Zwei Betriebskrankenkassen sind beim Bundesverfassungsgericht mit dem Versuch gescheitert, den so genannten Risikostrukturausgleich zu kippen. Gesetzliche Kassen seien Träger öffentlicher, vom Staat übertragener Aufgaben und könnten sich damit nicht auf Grundrechte berufen, entschied das Karlsruher Gericht in einem am Dienstag veröffentlichten Beschluss.

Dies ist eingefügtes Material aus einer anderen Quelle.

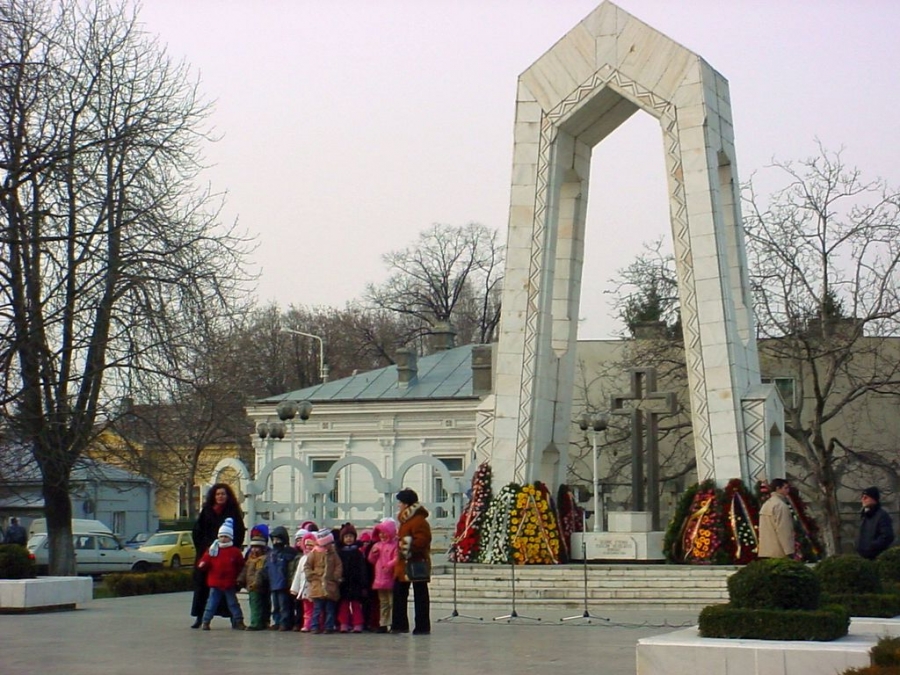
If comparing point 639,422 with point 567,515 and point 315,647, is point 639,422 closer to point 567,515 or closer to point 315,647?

HB KARLSRUHE. Der Risikostrukturausgleich, ein Finanzausgleich zwischen den Kassen, solle eine auf dem Solidarprinzip gründende soziale Krankenversicherung gewährleisten. (Aktenzeichen: 2 BvR 1248/03 u. 1249/03 - Beschluss vom 9. Juni 2004)

Dieser Ausgleich, der im Jahr 2002 fast 15 Milliarden Euro betrug, kommt Kassen mit einer ungünstigen "Risikostruktur" zugute. Das sind etwa solche mit einem hohen Anteil an beitragsfrei mitversicherten Familienangehörigen, mit wenig verdienenden oder überdurchschnittlich häufig kranken Mitgliedern. Die beiden klagenden Betriebskrankenkassen waren, da für Betriebsfremde nicht zugänglich, strukturell begünstigt und deshalb 1997 zu Ausgleichszahlungen von 177 beziehungsweise 8,5 Millionen Mark (heute gut 90 bzw. 4,3 Millionen Euro) verpflichtet.

Nach Feststellung des Gerichts führen auch Wettbewerbselemente in der Krankenversicherung nicht dazu, dass sich die Kassen - wie hier geschehen - auf das allgemeine Freiheitsrecht oder den Grundsatz der Gleichbehandlung berufen können. Der "Kassenwettbewerb" diene allein der sozialstaatlichen Aufgabe, als Teil der "mittelbaren Staatsverwaltung" öffentlich-rechtlich geregelten Krankenversicherungsschutz zu gewährleisten.